The sad thing about such a syndrome is that it is often misdiagnosed, or ignored. Some people have it for years before they get medical help. This is because the symptoms are fairly common and can easily be confused with simple diarrhea, constipation or something else. Therefore, it is very important to know the symptoms and causes of IBS, so that people are more aware of it and can seek medical help immediately.

Don't suffer longer than you need to. Here are the common symptoms and causes of IBS.

Symptoms

The most common symptom of severe intestinal syndrome is abdominal pain.
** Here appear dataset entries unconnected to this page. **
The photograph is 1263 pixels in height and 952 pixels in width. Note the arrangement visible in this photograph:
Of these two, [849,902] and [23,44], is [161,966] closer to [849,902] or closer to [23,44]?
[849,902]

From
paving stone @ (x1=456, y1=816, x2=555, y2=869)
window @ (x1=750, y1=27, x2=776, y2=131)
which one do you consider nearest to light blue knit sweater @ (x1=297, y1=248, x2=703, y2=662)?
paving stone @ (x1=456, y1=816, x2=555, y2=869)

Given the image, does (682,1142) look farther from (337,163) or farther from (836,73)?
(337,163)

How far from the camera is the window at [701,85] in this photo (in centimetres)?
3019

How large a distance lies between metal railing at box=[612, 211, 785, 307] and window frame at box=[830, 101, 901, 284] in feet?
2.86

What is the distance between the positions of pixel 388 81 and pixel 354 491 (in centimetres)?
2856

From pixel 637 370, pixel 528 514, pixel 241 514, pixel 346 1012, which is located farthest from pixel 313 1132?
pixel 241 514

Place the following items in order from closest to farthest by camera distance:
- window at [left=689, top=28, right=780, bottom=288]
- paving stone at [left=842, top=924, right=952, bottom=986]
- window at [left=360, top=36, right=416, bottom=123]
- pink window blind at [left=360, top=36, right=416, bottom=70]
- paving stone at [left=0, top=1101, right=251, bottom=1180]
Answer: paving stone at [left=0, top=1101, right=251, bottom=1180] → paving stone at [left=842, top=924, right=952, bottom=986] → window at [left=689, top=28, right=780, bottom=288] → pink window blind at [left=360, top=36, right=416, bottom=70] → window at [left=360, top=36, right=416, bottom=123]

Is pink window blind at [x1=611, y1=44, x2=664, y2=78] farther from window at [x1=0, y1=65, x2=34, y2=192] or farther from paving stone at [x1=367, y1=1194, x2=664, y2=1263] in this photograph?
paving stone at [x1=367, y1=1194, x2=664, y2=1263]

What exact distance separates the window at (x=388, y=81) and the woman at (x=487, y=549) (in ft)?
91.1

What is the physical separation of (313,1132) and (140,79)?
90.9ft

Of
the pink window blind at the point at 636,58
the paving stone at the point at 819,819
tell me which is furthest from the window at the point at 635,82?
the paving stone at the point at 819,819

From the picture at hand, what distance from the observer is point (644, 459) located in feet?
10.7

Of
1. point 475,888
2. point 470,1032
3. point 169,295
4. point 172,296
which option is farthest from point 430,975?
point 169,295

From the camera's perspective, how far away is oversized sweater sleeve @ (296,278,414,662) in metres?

It can range from slight discomfort to severe pain, which may be alleviated or aggravated by eating, releasing gas, or having intestines.

IBS is primarily a function of the digestive system, which means that the digestive tract is not functioning properly. This leads to abnormal digestion, mixing, transport and absorption of various organs in the digestive system.

If transportation is too fast, people with IBS may have diarrhea; while exceptional waste transport causes constipation. Both conditions are present in people with IBS. They have chronic constipation, chronic diarrhea, or flu and constipation. For some people, each episode is worse than the previous one.

You may feel that you have not finished eliminating your waste after bowel movement, further complicating the discomfort you feel. White mucus may also be present in your stool.

Furthermore, patients with the syndrome often feel bloated or swollen in the abdomen.

For some women, their symptoms are usually seen during menstruation.

Cause

To date, no studies on IBS have found conclusive reasons for such a syndrome. There are theories on what can cause them, as well as a list of triggers that trigger a person's predisposition to develop such a syndrome.

For one, gastrointestinal infections have been known to increase the likelihood that someone will develop this syndrome almost six times. People who have been taking antibiotics for a long time are also more likely to develop such a syndrome.

Other studies have suggested the relationship between the syndrome and the immune response and other physiological factors such as excessive flora, protozoal infections, blastocystis, and other types of harmful bacteria.

Contrary to popular belief, stress is not indicated to cause the syndrome. Along with changes in diet and lifestyle, stress management is a recommended course to help address the pain associated with this syndrome. This does not mean that stress causes irritable bowel syndrome, as IBS can make you feel stressed.

There is currently no cure for bowel syndrome. Most people with IBS can do is manage their symptoms. It is useful to know these symptoms and causes so you know when to get help. It can also help you avoid yourself from your own mistakes.